More than 150 years ago, Herman Melville created one of the most unforgettable (and infuriating) business characters of American literature. Melville’s short story introduced readers to Bartleby the Scrivener, a low-level employee at a Wall Street law firm whom, when asked to do even the most basic task, or make the smallest change to his routine, would respond, “I prefer not to.” Now, I’m not suggesting your colleagues are modern-day versions of Bartleby, but when it comes to getting on board with new ways to work, sell, or innovate, the hard truth is that many people would prefer not to.

So how do leaders persuade people to do things they would rather not do? Social scientists have been wrestling with that question for decades. They devised lots of experiments that helped them to identify two very different persuasive techniques. Each of these techniques can work in the right situation, although neither of them translates perfectly from the ivory-tower world of social-science research into the messy realities of organizational life. But both techniques can help leaders reflect the hard work of making big change, and what is required to get beyond what management theorists like to call “active inertia” — the tendency for people and organizations to seek comfort in the old ways of doing things, even (or especially) when the world around them is changing dramatically.

The “Foot-in-the-Door” Technique

One answer, which psychologists call the “foot-in-the-door” technique, is that the best way to get people to change something big, or do something hard, is to first ask them to change something small, or do something easy. By agreeing to the request, and then meeting it, people develop a sense of commitment and confidence that makes them more enthusiastic about agreeing to the next (bigger) request. In other words, the path to big change is paved by lots of small steps and little bets — each of which builds on what’s come before.

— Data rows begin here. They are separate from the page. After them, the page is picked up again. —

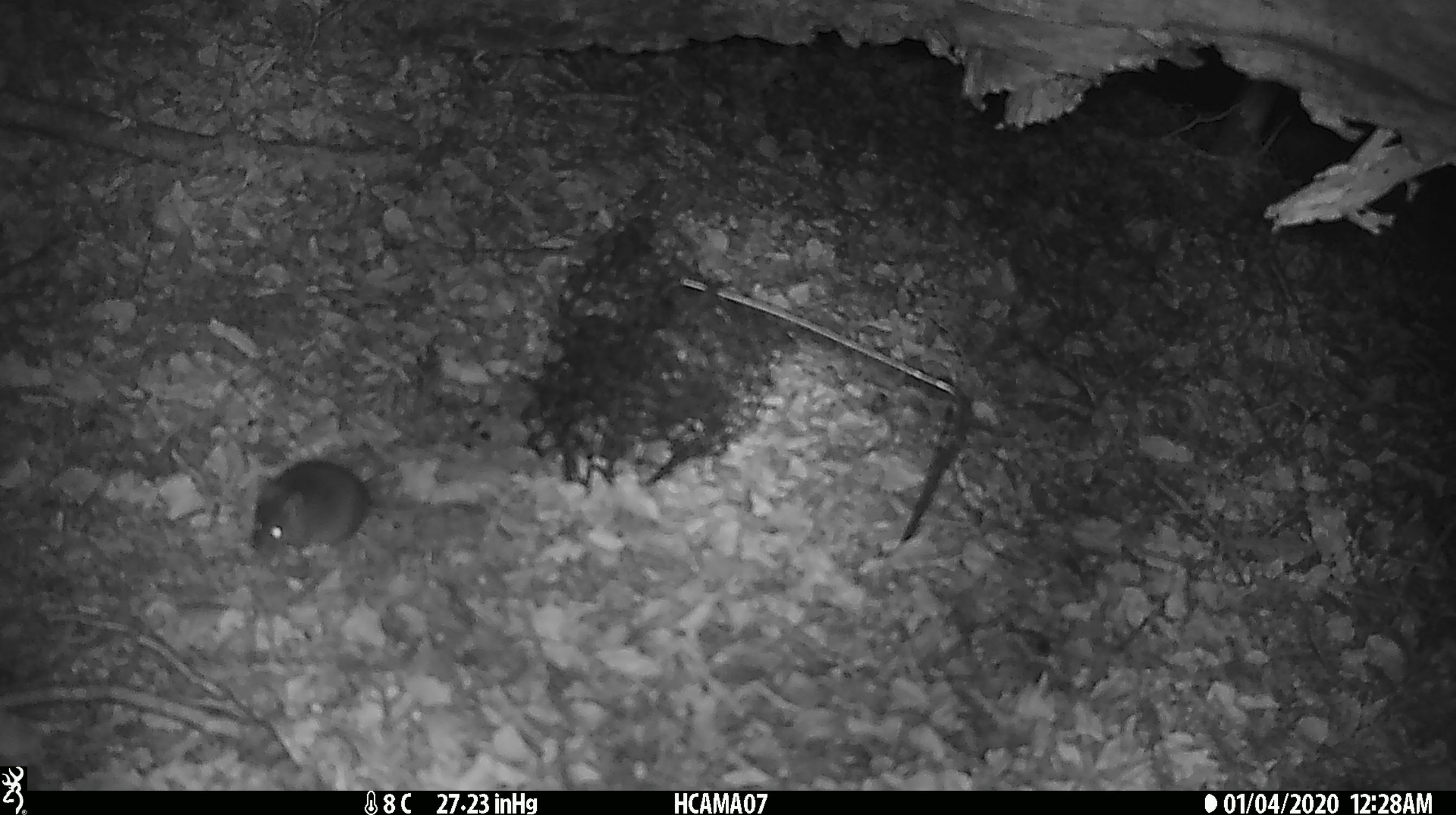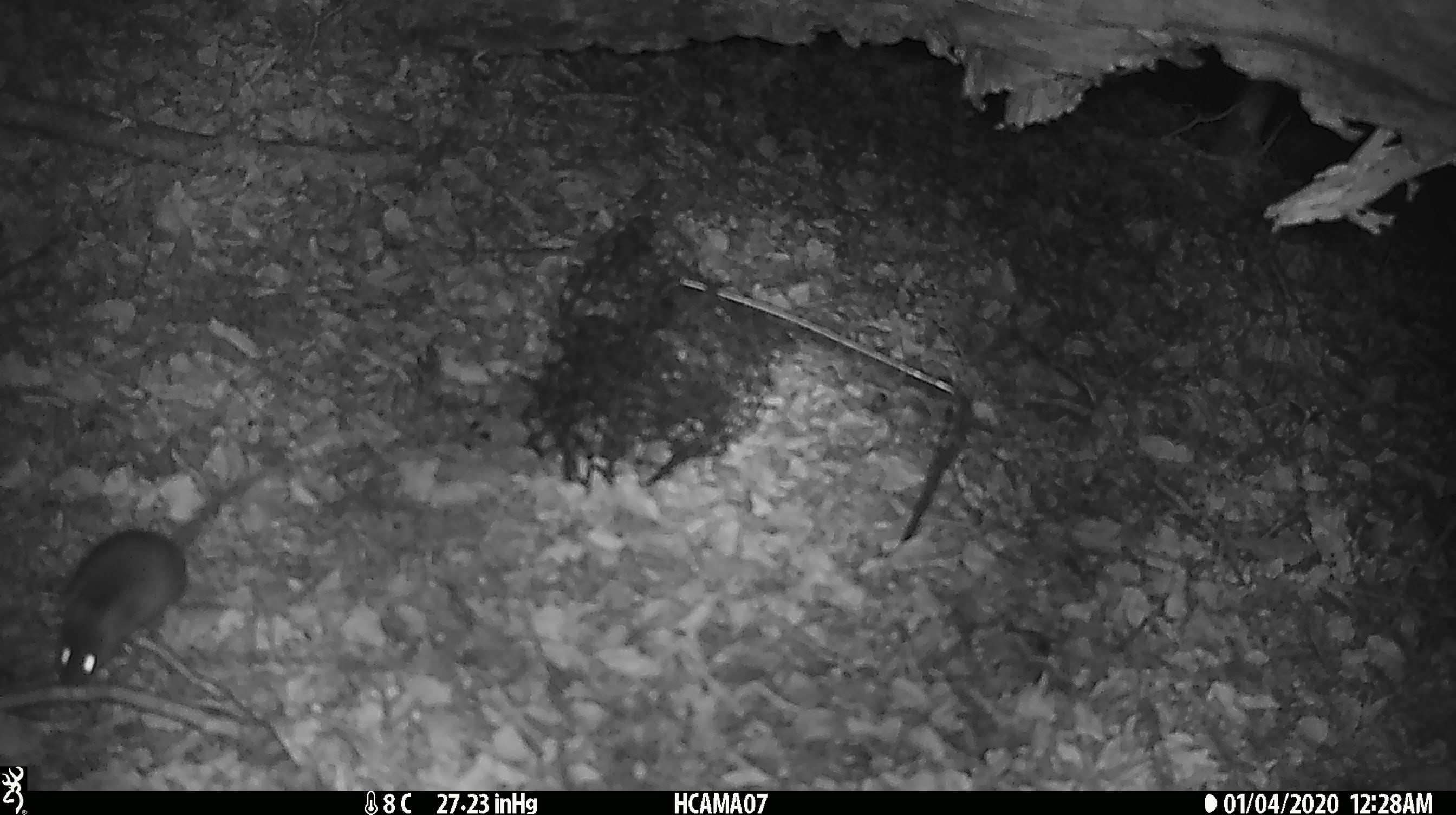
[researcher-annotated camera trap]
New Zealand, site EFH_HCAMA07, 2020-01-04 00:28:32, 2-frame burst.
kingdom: Animalia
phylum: Chordata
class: Mammalia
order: Rodentia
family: Muridae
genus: Mus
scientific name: Mus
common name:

In their landmark article on the foot-in-the-door technique, Stanford professors Jonathan L. Freedman and Scott C. Fraser noted that in most societies and organizations, “it is somewhat difficult to refuse a reasonable request,” so starting small makes it hard for people to say no. But then, “once someone has agreed to take any action, no matter how small,” they “tend to feel more involved” in the situation, and are thus more likely to agree to even bigger actions. The virtue of this technique is that it leads to “compliance without pressure” — people are invited to do something new rather than compelled to do it. The logic goes, in the spirit of that familiar adage, if you persuade people to move an inch, eventually they may move a mile.

I’ve seen the foot-in-the-door technique work well, even if leaders who adopted the approach never used the actual term. Consider the rise of Megabus, a cutting-edge player in a tradition-bound industry, that amounts to a corporate case study of the persuasive power of getting a foot in the door. Today, Megabus looks like a textbook disruptor — a sleek, colorful, widely recognized company that shuttles college students, young professionals, and weekend tourists between city centers across the country. As a business and a brand, it is a breakthrough performer, with all the characteristics of a blank-sheet-of-paper startup.

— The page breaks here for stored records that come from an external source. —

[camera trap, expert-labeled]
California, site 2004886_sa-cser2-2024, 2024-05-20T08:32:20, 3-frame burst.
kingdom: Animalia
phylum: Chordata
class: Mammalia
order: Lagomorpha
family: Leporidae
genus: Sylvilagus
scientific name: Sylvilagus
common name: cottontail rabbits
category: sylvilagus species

But Megabus was launched inside one of the biggest transportation conglomerates in the world, a 40-year-old outfit based in Scotland, by company veterans who would never be confused with twenty-somethings from Silicon Valley. The leaders of Megabus were able to make such dramatic changes because they persuaded their colleagues to consider and act on a series of small changes: What if we used a new kind of bus? What if we eliminated stops along our routes and made only express connections? What if these routes connected smaller cities that were close together, rather than big cities that were far apart? What if we tried a paperless ticketing system?

Each of these small changes had plenty of doubters. But as people saw that they worked, there was appetite for more. As Megabus USA’s CEO told me, “This was a test, an initiative, a small bet on where travel could be heading. There was no guru saying, This is the future of bus travel.” Or, as one of the technologists behind the launch told me, Megabus began “as a wee little experiment” that blossomed into “a major part” of the Stagecoach company.

By posing a set of small what-if questions and asking colleagues to engage in a series of modest steps, the leaders of Megabus got a foot in the door that blew the doors of the business wide open.